How to do Oral History Podcast Series

The Minnesota Historical Society in association with the Institute of Museum & Library Services created the following How to do Oral History Podcast Series that explains the entire oral history process.

Getting Started on your Oral History project.

Preparing for the interview and doing individual research.

Writing interview questions and a script for the interview.

Conducting the interview.

Student Perspective on Interviewing

Student Chukwabunna "Chuk" Obiefuna speaks about his experience with interviewing his father, Geoffrey Obiefuna who is originally from Nigeria.

What are Students Saying about Oral History Assignments?

Based on surveys of Community College of Philadelphia students (sample size over 100 across three semesters from in-person, hybrid, and online courses):


When asked if they felt more engaged with the topic through an oral history writing assignment versus other types of writing assignments, 71 % replied “Yes.”


When asked if listening and reading about other people’s lives in their own words made the assignment more meaningful for you, 73 % replied “Yes.”


When asked if they would be interested in doing oral history assignments again, 69% replied “Yes.”

Oral History Interview Etiquette

Keep these points in mind when you conduct your oral history interview:

1. Prepare!

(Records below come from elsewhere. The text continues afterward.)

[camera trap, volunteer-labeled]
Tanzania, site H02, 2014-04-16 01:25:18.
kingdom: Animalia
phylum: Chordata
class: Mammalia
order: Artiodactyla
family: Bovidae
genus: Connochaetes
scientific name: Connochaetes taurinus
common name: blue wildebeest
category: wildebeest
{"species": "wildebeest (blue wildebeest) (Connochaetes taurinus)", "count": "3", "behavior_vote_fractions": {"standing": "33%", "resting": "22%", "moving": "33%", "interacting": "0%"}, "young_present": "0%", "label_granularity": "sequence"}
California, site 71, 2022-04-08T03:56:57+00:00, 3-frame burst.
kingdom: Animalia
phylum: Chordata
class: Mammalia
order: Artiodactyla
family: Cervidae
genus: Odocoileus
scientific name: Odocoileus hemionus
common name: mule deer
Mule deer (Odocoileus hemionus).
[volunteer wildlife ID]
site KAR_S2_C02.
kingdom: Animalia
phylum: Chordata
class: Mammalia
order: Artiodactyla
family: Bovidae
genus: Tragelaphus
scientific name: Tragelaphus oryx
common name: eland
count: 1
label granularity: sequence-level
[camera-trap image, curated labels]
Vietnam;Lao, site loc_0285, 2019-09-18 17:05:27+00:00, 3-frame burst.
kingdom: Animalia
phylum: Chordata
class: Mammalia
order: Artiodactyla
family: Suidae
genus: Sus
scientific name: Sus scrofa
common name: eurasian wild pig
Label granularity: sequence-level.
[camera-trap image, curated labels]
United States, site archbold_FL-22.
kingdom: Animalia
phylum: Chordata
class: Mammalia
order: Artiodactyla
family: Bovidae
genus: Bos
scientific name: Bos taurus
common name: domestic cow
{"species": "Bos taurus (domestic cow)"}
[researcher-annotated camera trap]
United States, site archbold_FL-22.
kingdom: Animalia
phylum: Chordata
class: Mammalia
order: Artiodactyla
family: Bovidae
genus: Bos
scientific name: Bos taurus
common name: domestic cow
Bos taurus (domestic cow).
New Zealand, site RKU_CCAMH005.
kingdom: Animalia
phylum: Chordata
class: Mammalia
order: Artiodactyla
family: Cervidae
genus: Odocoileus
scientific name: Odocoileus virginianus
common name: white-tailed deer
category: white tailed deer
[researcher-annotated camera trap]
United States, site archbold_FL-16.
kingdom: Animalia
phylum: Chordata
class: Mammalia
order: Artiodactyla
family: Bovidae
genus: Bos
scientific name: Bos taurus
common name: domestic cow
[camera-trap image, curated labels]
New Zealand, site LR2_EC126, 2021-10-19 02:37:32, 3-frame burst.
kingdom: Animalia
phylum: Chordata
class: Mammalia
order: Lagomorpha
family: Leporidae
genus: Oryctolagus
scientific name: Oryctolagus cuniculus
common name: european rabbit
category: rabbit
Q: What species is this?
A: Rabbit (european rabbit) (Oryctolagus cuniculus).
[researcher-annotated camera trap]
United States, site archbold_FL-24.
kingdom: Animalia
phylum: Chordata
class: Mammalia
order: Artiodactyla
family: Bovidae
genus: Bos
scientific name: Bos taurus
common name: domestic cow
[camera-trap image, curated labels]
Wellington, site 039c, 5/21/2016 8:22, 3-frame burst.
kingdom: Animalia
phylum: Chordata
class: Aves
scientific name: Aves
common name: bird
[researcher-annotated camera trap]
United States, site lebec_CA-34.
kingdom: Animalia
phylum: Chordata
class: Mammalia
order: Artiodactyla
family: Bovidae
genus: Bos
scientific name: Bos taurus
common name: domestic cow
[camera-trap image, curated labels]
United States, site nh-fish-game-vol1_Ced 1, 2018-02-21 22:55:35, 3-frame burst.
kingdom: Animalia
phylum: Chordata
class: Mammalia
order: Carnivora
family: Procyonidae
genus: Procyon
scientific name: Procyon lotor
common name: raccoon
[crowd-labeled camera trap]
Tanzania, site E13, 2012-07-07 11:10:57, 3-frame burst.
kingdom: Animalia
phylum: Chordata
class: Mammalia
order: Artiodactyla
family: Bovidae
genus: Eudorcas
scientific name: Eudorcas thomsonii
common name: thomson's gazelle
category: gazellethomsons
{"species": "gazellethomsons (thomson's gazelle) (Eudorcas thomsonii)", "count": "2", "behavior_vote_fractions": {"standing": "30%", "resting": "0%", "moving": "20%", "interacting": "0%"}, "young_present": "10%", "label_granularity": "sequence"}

Before the interview, formulate objectives and decide what information you want to elicit from the person; it would help you to review the textbook chapters on the topics you’d like to cover. Write down 10 to 15 questions you want to ask and bring them with you to the interview.  Other questions may come up during the interview and it’s okay to ask those.

2. Aim to answer open-ended questions rather than restrictive questions that can be answered yes/no. For example, “Are you married?” is restrictive and will not give you information. But asking “Tell me about your marriage” will yield a richer response.

3. When thinking of your questions, be sure they are clear and will be understood by your interviewee. They should be appropriate.  You are not just representing yourself, but your institution and this course.

4. Get your interviewee’s permission ahead of time and schedule a mutually agreeable day and time.  Tell him/her why you are interviewing them, the process, and the assignment.  Disclose that it will take about 45 minutes.

5. Before jumping into your questions, make the interviewee feel comfortable. Be polite and welcoming. Thank them for their time before starting. Begin with a general question such as, "Tell me about your background."

6. Don’t interrupt and allow the interviewee time to respond to your questions.  If you are not clear on something, ask when the person is finished speaking. It’s also a good idea to use a technique called “reflection” where you summarize back what the person just said to be sure you’ve captured it correctly. 

7. When the interview is done, thank your interviewee again. You may be interested in sending them a handwritten thank you note for their valuable time.